В конце концов, ничего личного..., такова совокупная природа стайного «сознания».
...настоящий профессионал, в своём деле...
...человек своего места...[14]

Возможно, вам всем (а ведь, как ни крути, но работа на внутренней территории неизбежно оказывается и работой для вас всех), глядя издалека, — подобное творчество вечно кажется какой-то «шизоидной магистикой» или «бесполезным колдовством»... — Плевать. — Мне же, со своей стороны, бес(предельно) смехотворной и жалкой кажется укоренившаяся социальная роль професси’онального художника, професси’онального мыслителя, и прочих професси’ональных професси’оналов, всякий раз подобных професси’ональному влюблённому или професси’ональному верующему, — вот, собственно, и все варианты, столь великодушно и щедро предложенные мне — вашим доблестным професси’ональным со’обществом.

— Одолжайтесь!.., — прошу прощения... Однако подобные предложения — не ко мне!..

Этот предельно унылый жупел слишком ещё свеж в воспоминаниях... Буквально, как вчера встретились..., в местной подворотне. Представление о музыкантском професси’онализме было одной из железобетонных догм, особенно тесно коснувшихся меня в детстве и юности. По замыслу «создателя», это представление (несомненно, самое прекрасное — в ряду других, столь же прекрасных) должно было дать форму (нечто вроде анкетных данных) для будущей самоидентификации, а также — ответить на вопрос о смысле и назначении творчества (в частности), и искусства (вообще). Любое со’мнение или, тем более, попытка расшатать цельно’тянутую конструкцию всеобщей реальности, образующей устойчивую картину мира, конечно, не могло расцениваться иначе, чем несоответствие «высокому назначению художника в современном обществе». Не мудрствуя лукаво, основной функцией «творца» провозглашалось выполнение задач, поставленных неким сказочным народом в лице такой же партии (с густыми бровями), а помимо них — ещё историей и трудящимся классом во главе с М.Марксом, Э.Энгельсом и Л.Лениным... — Однако подобная постановка вопроса (в качестве побочного эффекта) сплошь и рядом приводила к странному казусу, поскольку в сухом остатке получалось, что любой художник-профессионал, будь он искренним инструментом в руках пропагандистов, или, напротив того, — диссидентом, ведущим с ними сложную игру, неизбежно оказывался в роли клоуна, притворщика, шулера и, в конечном счёте, обманщика «чаяний трудящегося народа». Из этого тёмного тупика выводили, по большому счёту, всего две дорожки. — С одной стороны, даже в этом узком пространстве (не)дозволенного можно было создавать подлинное искусство, как вышло в случае с Шостаковичем...,[комм. 13] а единственной альтернативой было — глядеть сквозь бутафорскую советскую реальность словно через кисейную занавесочку, не обращая на неё никакого внимания (случай Лятошинского или Параджанова), либо, поднявшись над ней во весь рост, назвать её по настоящему имени (как поступили Ерофеев, Шаламов, Уствольская)...
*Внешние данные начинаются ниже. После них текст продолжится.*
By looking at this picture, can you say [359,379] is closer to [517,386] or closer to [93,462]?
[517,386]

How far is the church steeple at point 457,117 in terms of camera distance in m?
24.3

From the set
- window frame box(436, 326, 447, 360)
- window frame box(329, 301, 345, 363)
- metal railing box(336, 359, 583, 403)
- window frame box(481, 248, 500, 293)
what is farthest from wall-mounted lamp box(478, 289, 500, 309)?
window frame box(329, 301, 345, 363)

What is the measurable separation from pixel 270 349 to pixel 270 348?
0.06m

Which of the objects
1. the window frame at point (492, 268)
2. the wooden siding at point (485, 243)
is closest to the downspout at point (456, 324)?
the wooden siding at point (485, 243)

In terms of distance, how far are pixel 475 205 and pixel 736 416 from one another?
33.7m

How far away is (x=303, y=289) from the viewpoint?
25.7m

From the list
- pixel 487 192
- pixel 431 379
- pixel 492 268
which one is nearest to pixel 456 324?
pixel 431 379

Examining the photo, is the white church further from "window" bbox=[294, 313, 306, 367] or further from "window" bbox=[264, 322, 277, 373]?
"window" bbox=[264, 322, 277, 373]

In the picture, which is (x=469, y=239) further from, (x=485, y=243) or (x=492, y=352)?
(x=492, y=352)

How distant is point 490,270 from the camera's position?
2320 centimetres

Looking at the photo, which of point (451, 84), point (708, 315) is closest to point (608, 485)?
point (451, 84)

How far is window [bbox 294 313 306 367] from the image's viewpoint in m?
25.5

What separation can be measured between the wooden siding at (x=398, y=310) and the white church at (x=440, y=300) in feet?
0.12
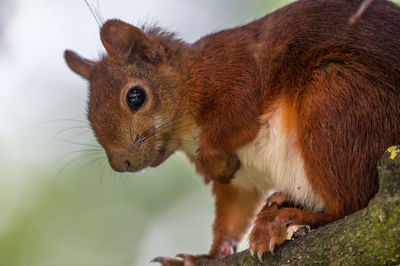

Во всяком случае, так можно было бы подумать..., глядя им вослед.

Конечно, отъезд за границу дался мне совсем не просто... Ранний опыт жизни в советской реальности нельзя было напрямую перенести на отношения с реальностью свободных обществ. И израильская, и немецкая реальности, которыми я также успел изрядно пропитаться, сегодня не несут в себе традиции жестоко преследовать и наказывать за всякое инакомыслие. Как правило, «расшатывание господствующей картины мира» здесь не приводит к лишению свободы, здоровья или жизни... В принципе, каждому гражданину этих культур даётся достаточно комфортный интервал возможностей, в котором возможно (и даже — добровольно, до определённой степени) выбирать стратегию собственных отношений с обществом, рискуя «всего лишь» успехом, в первую очередь, карьерным и, в конечном счёте, финансовым. Этот пункт представляет собой несомненное преимущество, совершенно однозначное и неоценимое, — равно как и отсутствие централизованной системы пропаганды, жёстко соединённой с карательным аппаратом власти. Однако сам базовый принцип построения нормального сообщества Homo socialis остаётся незыблемым. Совместное (почти «соборное») конструирование реальности, массовое ритуальное приобщение к мифам, примат вербального и видимого над внутренним — весь это «джентльменский набор» представляется мне столь же жёстким и незыблемым, как в советском или клерикальном государстве. Находясь здесь, я столь же категорически (тихо) не принимаю систематически навязываемого мне «соответствия между реальностью и вербальным языком» и, тем более, оскорбительной в своей нарочитой грубости концепции времени: равномерно делимого и „объективного“. И здесь мой ответ на коллективные формы насилия остаётся прежним. Тихо и упрямо, я продолжаю работать над — приемлемыми для себя — альтернативами.

— По-прежнему, внутренними. И чаще всего — невидимыми.
...здесь была венецианская республика...
Страна  Венеция [15]

...Впрочем, не стану скрывать: в моём воображении всё-таки существует своего рода Утопия: общество, государство, построенное в определённой мере свободным от догмата о линейном историческом времени, гармонично и парадоксально сочетающее глубокую религиозность со светским свободомыслием, с невероятным вкусом и мастерством конструирующее свою особую «реальность», и почти до предела бережно относящееся к малейшему проявлению индивидуальности своих граждан (утилизировав простейшую истину о вящей пользе идущего не в ногу), — кажется, я счёл бы за величайшее счастье передать такому сообществу полную монополию на собственные мысли и чувства...
По правде говоря, сегодня у меня не достаёт духа говорить об этом государстве в прошедшем времени..., хотя его имя осталось именно там — Венецианская республика...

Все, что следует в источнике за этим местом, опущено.